**OBJECTIVE 1:**
In the modulator article, what material was the four-phase electro-optic modulator fabricated in?
**OBJECTIVE 2:**
For each statement, say whether the modulator article agrees with it, and quote the deciding words: (a) The circuit is made of two nested Mach-Zehnder modulators. (b) Time-stretch technology was invented at UCF in the 2000s. (c) Off-the-shelf optical components can achieve phase diversity and differential operations at the same time.

**SELECTED EXTRACT:**
To address this issue, researchers at University of Central Florida, College of Optics and Photonics (UCF CREOL) and UCLA developed modulators that compare the amount and the timing of data moving through the system to ensure accurate, efficient transmission.
A 3D schematic of the new device, known as a four-phase electro-optic modulator, is shown. Courtesy of UCF/CREOL.
A 3D schematic of the four-phase electro-optic modulator developed by researchers at UCF CREOL and UCLA. The modulator compares the amount and timing of data to ensure accurate efficient transmission. Courtesy of UCF/CREOL.

The new class of modulators allows phase diversity (varied timing of signals) and differential operations (comparison of light signals) to be implemented concurrently on a single photonic integrated circuit (PIC). The modulator’s capacity for phase diversity compensates for a degradation in signal quality. The modulator’s capacity for differential operations enables it to overcome intensity noise and other common mode fluctuations and cancel the noise in optical communication links.

The researchers fabricated the new modulator, which they call a four-phase electro-optic modulator, in thin-film lithium niobate (TFLN) in a small footprint. The circuit comprises two nested interferometric structures (Mach-Zehnder modulators).

“Dubbed four-phase electro-optic modulators, the circuit is demonstrated on thin-film lithium niobate, which is an ultracompact platform for integrated photonic applications, including optical communication,” said Sasan Fathpour, a professor of optics and photonics at CREOL.

According to Fathpour, off-the-shelf optical components and existing modulator architectures are not capable of achieving phase diversity and differential operations simultaneously.

“The compactness of the thin-film lithium niobate platform allows tight integration of several components on the same small chip and helped [in] shaping up the concept of four-phase electro-optic modulators,” he said.

The four-phase electro-optic modulator is augmented by two dispersive optical fiber elements and fiber-optic delay lines for time-stretching and synchronization, respectively.

Time-stretch technology is an optical, slow-motion technique invented at UCLA in the 1990s to capture ultrafast, single-shot events. It has led to breakthroughs, such as the creation of the world’s fastest spectrometers, cameras, lidars, velocimeters, oscilloscopes, and more, UCLA professor Bahram Jalali said.
UCF CREOL researchers Ehsan Ordouie and professor Sasan Fathpour have developed new technology to improve optical communication. Courtesy of UC/CREOL.
UCF CREOL researchers Ehsan Ordouie and professor Sasan Fathpour have developed new technology to improve optical communication. Courtesy of UCF/CREOL.

“This new electro-optic modulator architecture culminated from the quest to create improved methods for encoding ultrafast data onto a laser beam to enable time-stretch instruments with high bandwidth and high sensitivity,” Jalali said.

The researchers analyzed the four-phase electro-optic modulator within the context of a time-stretch system used to analyze signal processing. They developed a comprehensive analytical model of the modulator and optimized the electro-optic bandwidth and efficiency of the modulator using simulation tools to fine-tune the technology.

**RECORD EXTRACTS:**
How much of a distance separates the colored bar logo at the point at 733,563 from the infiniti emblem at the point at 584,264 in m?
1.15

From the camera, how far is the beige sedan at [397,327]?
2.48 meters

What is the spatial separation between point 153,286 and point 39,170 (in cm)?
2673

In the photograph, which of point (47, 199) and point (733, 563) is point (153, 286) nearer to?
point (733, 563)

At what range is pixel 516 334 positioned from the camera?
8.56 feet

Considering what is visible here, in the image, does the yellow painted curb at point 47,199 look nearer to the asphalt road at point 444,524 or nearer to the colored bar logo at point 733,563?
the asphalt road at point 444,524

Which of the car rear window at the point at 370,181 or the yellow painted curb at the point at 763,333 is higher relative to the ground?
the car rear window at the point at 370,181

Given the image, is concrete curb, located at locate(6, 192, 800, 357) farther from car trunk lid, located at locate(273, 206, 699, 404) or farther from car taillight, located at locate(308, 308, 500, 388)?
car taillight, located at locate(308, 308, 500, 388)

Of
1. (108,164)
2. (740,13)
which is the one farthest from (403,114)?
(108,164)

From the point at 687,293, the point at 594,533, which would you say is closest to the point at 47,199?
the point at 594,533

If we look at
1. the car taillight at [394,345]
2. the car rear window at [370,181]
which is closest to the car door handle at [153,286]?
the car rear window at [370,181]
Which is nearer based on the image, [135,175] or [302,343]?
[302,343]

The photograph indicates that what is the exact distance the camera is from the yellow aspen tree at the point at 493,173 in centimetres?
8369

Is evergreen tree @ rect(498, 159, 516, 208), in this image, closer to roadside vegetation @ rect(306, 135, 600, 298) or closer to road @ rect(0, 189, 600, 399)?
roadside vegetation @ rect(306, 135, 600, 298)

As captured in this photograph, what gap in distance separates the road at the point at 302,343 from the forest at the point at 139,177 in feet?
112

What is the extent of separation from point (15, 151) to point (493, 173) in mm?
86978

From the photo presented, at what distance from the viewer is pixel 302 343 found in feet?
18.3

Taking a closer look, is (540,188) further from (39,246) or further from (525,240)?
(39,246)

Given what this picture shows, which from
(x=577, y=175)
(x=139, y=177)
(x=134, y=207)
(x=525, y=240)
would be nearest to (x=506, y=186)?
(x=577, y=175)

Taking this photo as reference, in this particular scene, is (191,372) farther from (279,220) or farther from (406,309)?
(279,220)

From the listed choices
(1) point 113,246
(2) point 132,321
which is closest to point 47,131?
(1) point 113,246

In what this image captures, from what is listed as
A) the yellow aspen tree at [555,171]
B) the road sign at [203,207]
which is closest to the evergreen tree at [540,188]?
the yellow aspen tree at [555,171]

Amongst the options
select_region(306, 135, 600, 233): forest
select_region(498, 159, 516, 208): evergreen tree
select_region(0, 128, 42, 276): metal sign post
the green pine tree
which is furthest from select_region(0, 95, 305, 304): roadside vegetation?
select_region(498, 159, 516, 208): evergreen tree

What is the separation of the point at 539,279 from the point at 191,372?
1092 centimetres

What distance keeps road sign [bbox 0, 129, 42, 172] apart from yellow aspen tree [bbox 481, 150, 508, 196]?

---

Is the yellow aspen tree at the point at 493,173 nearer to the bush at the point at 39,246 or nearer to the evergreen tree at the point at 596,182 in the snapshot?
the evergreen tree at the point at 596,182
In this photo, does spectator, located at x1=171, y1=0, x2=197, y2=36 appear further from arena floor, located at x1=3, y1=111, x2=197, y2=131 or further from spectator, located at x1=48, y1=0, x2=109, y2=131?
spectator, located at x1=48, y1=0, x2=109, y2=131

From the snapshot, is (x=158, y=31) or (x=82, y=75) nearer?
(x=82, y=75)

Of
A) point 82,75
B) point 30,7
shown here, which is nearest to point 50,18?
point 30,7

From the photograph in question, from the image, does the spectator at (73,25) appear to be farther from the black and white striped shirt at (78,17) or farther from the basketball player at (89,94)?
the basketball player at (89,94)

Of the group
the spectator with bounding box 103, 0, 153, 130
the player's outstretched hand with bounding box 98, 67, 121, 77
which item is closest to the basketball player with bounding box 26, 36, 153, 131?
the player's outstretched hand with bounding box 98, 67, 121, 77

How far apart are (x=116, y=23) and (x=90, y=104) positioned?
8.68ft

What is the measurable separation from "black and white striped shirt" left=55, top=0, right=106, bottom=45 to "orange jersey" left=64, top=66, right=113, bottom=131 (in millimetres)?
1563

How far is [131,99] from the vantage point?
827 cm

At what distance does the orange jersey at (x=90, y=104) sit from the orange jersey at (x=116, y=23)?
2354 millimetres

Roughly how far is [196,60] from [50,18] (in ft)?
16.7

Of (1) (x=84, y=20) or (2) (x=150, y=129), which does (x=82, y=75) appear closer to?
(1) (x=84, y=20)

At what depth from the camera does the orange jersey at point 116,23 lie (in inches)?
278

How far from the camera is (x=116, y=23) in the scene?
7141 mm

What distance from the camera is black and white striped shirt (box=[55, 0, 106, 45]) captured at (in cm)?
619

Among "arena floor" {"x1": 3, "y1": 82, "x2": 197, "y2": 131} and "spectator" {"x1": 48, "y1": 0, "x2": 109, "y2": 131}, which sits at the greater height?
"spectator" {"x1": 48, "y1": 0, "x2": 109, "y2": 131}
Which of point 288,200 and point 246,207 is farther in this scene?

**TASK RESPONSE 1:**
Thin-film lithium niobate (TFLN).

**TASK RESPONSE 2:**
(a) Yes: "The circuit comprises two nested interferometric structures (Mach-Zehnder modulators)."
(b) No: "invented at UCLA in the 1990s"
(c) No: "off-the-shelf optical components and existing modulator architectures are not capable of achieving phase diversity and differential operations simultaneously"